Historical Documents and automatic text recognition

With this special issue of the Journal of Data Mining and Digital Humanities (JDMDH), we wish to bring together in one single volume several experiments, projects and reflections related to automatic text recognition on Historical documents. This special issue is the outcome of an event that took place at the Ecole Nationale des Chartes in Paris on June 23 and 24, 2022, which brought together scholars from various backgrounds to discuss the use of HTR and OCR in their researches. During these days, problems of engineering, machine learning or infrastructure were raised. Many technical subjects such as segmentation or the development of models linked to philological questions were discussed.
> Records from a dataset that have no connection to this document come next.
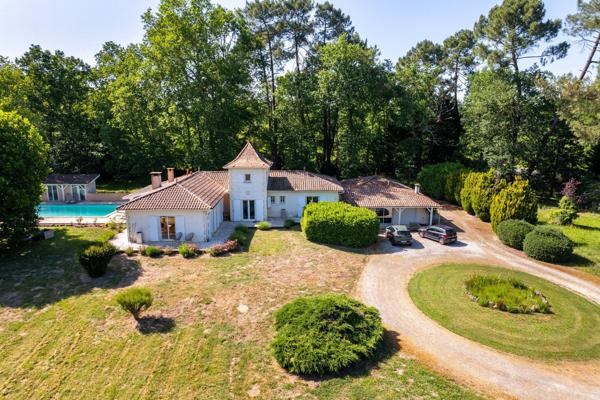 Vente Maison de luxe Bordeaux 6 Pièces 260 m²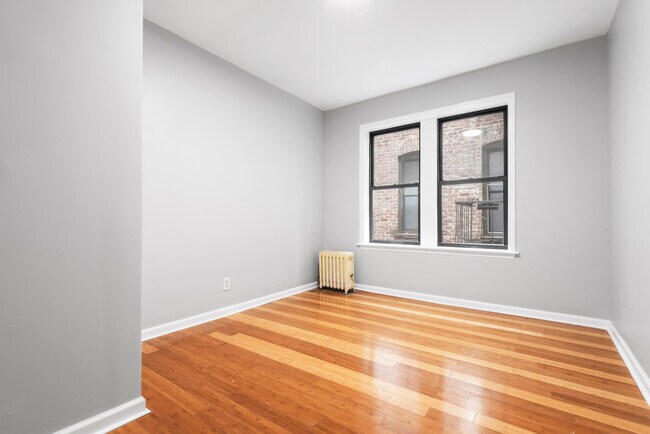 Building Photo - 118 Corbin Ave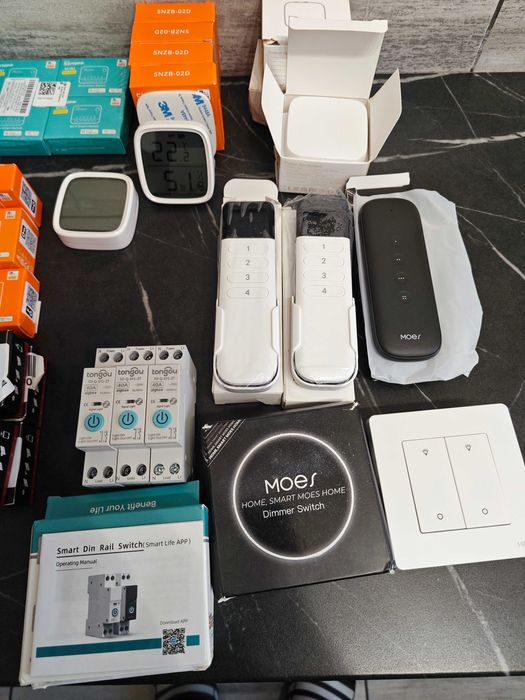 Zigbee,senzori usa,temperatura,pir,întrerupător,priza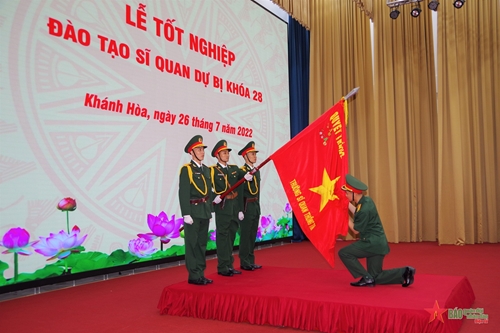 Trường Sĩ quan Thông tin tổ chức Lễ tốt nghiệp đào tạo sĩ quan dự bị Khóa 28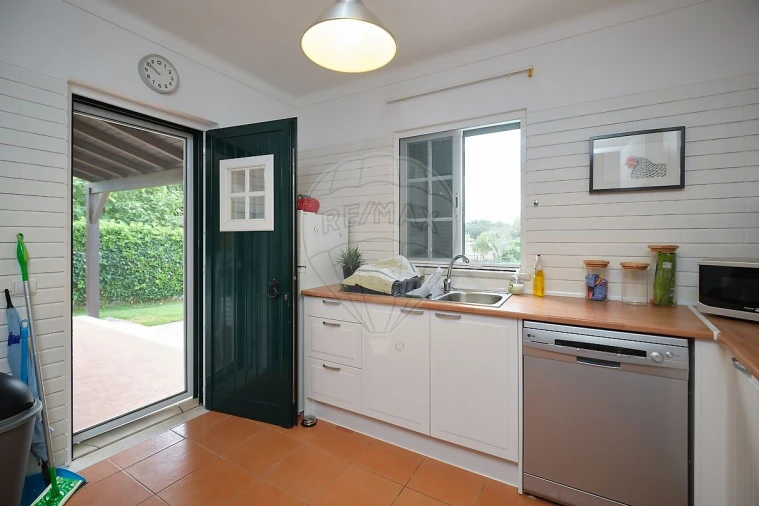 Moradia T4 para Venda em São Martinho Foto 17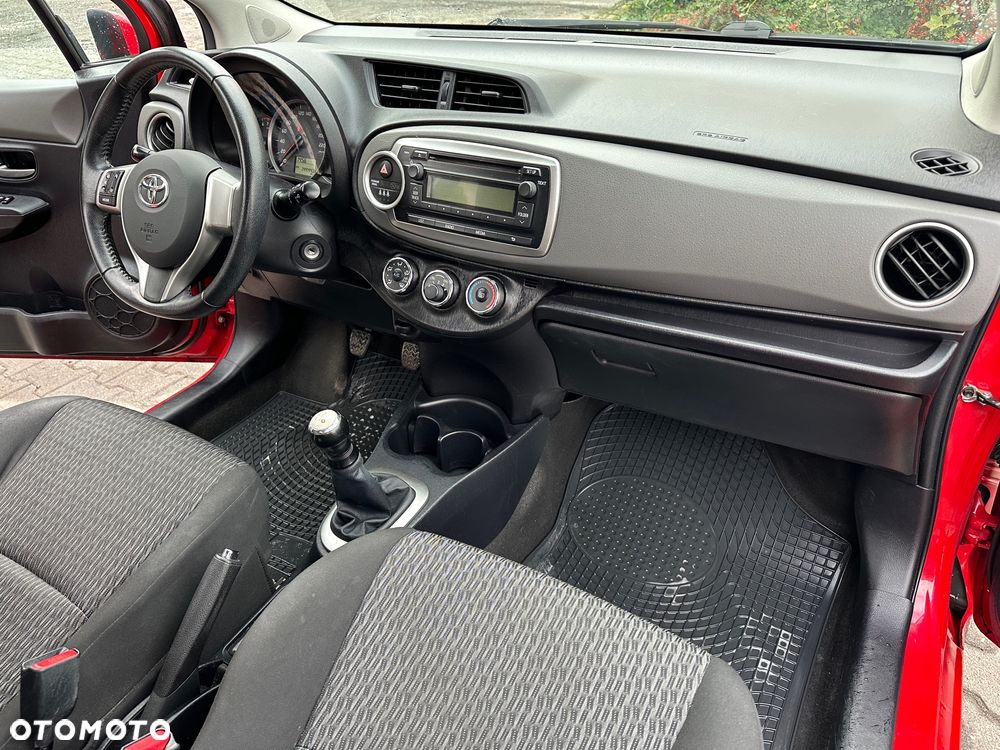 Toyota Yaris 1.0 VVT-i - 17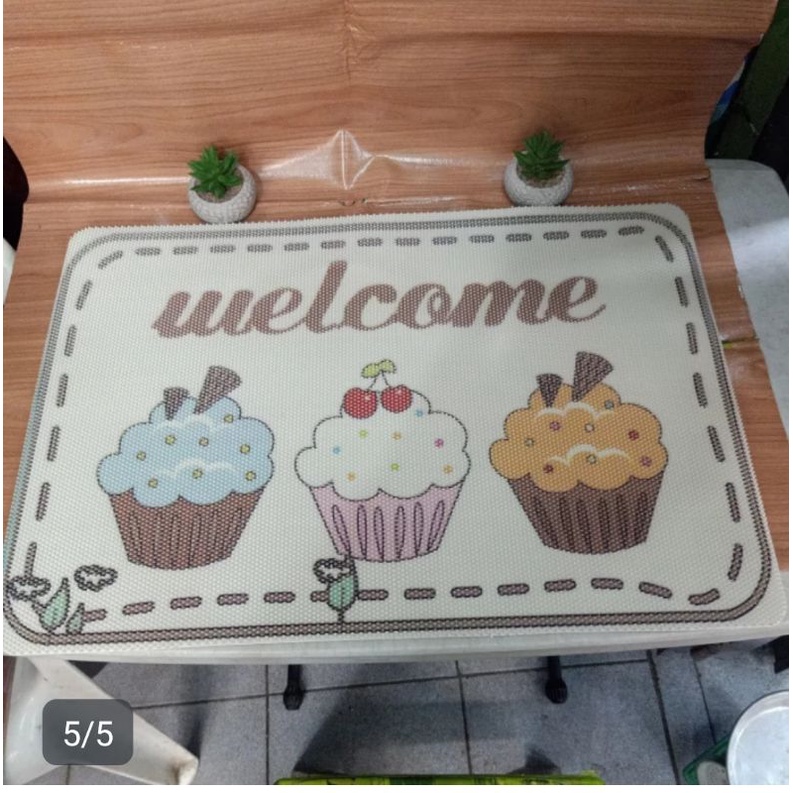 CUCI GUDANG Keset kaki karet motif bunga dan Tekstur Duri-Duri Tajam 59x40cm (double turun harga)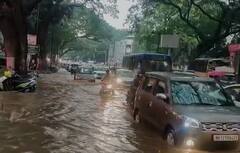 Photo : परतीच्या पावसानं पुण्याला झोडपलं, रस्त्यांना नद्यांचं स्वरुप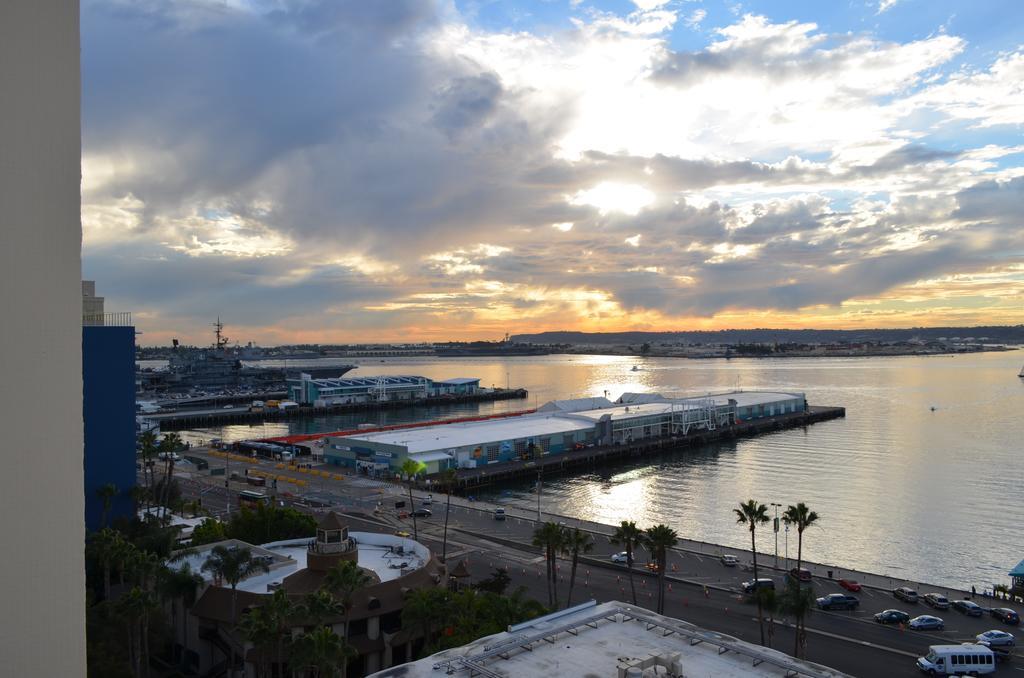 Wyndham San Diego Bayside Экстерьер фото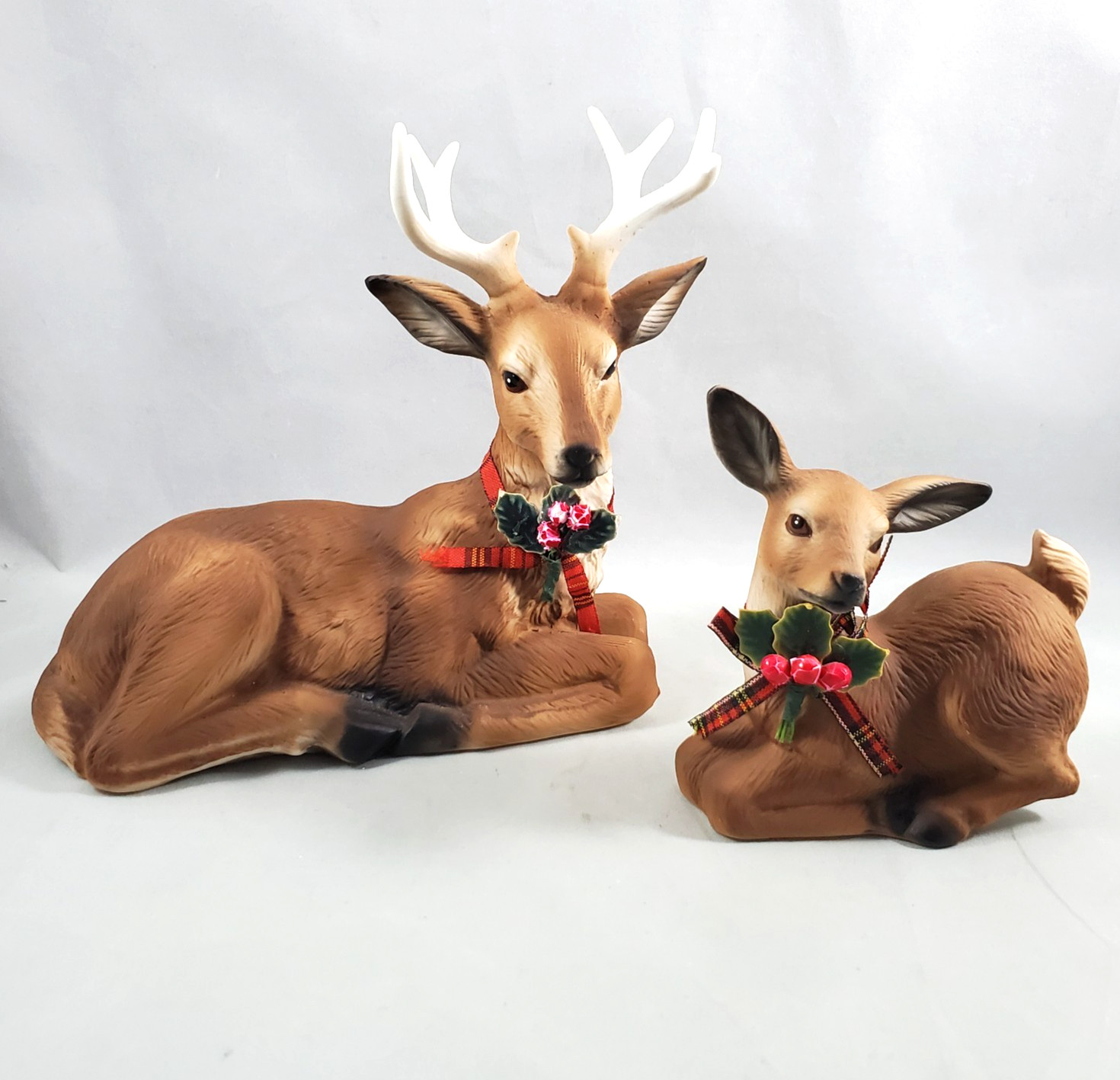 Vintage Aldon Christmas Treasures Porcelain Bisque Reindeer Buck & Fawn Figurine Vintage Aldon Christmas Treasures Porcelain Bisque Reindeer Buck & Fawn Figurine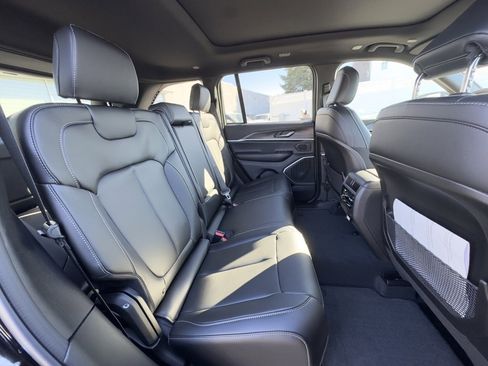 New 2026 Jeep Grand Cherokee Limited w/ Limited Altitude Package image 20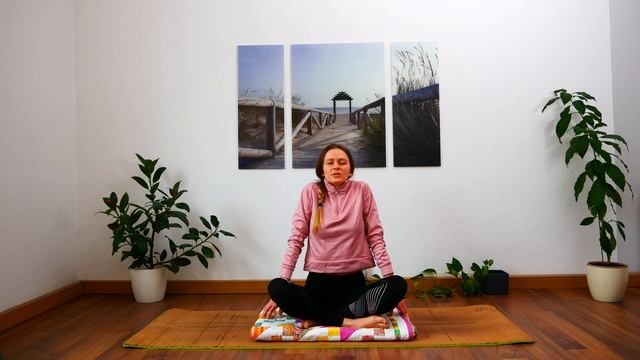 10 минут йоги для расслабления мышц шеи и спины | Мягкая растяжка | Йога для начинающих смотреть онлайн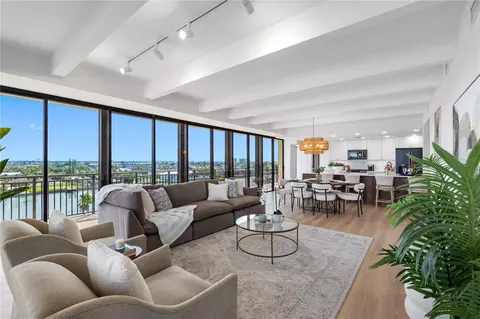 7600 Bayshore Dr #606, Treasure Island, FL 33706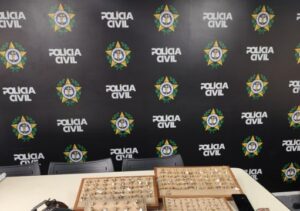 Baianos roubam R$ 100 mil em joias, mas são presos em seguida por policial civil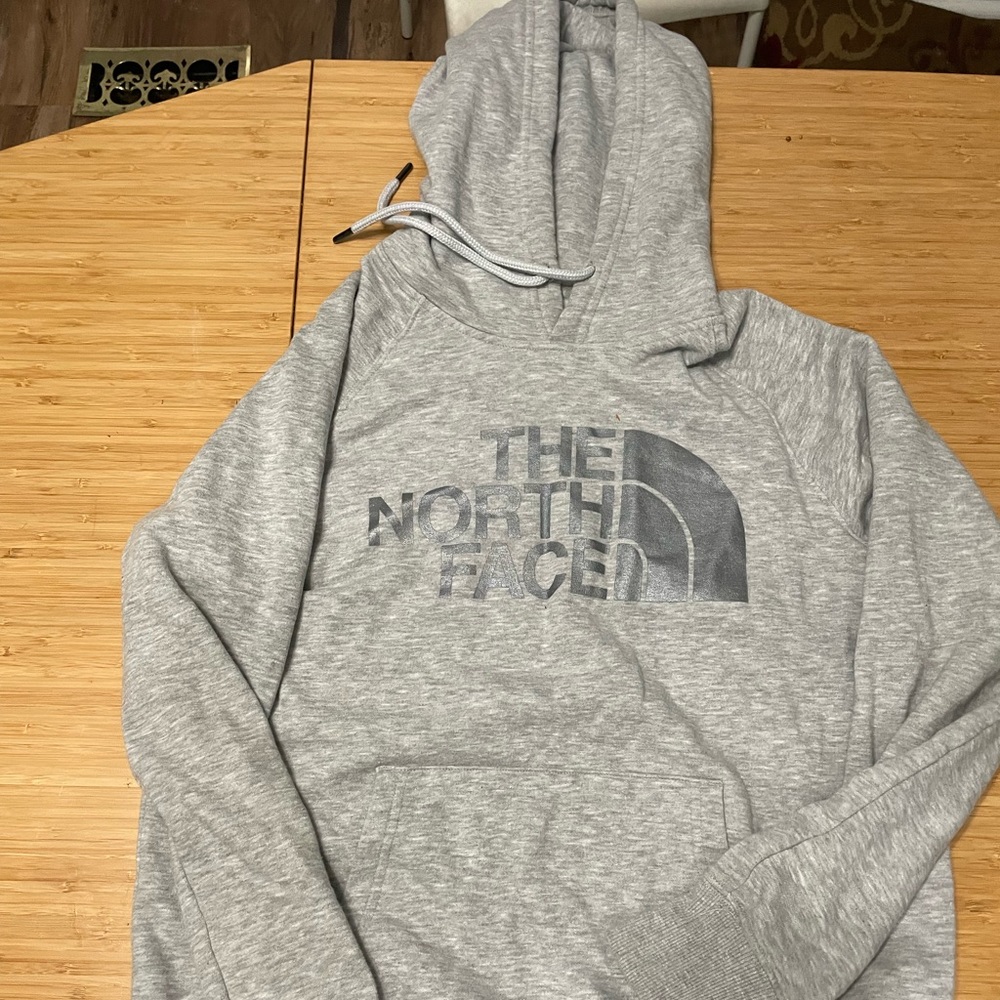 North Face Women’s Logo Hoodie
The different speeches covered a large number of documents: manuscripts, archives, epigraphic materials, documents, sometimes in languages with their own specificities such as Hebrew, CHAM or ancient Greek from the 11th to the 20th century.

1. Impact of Image Enhancement Methods on Automatic Transcription Trainings with eScriptorium

Pauline Jacsont ; Elina Leblanc.
This study stems from the Desenrollando el cordel (Untangling the cordel) project, which focuses on 19th-century Spanish prints editing. It evaluates the impact of image enhancement methods on the automatic transcription of low-quality documents, both in terms of printing and digitisation. We compare different methods (binarisation, deblur) and present the results obtained during the training of models with the Kraken tool. We demonstrate that binarisation methods give better results than the other, and that the combination of several techniques did not significantly improve the transcription prediction. This study shows the significance of using image enhancement methods with Kraken. It paves the way for further experiments with larger and more varied corpora to help future projects design their automatic transcription workflow.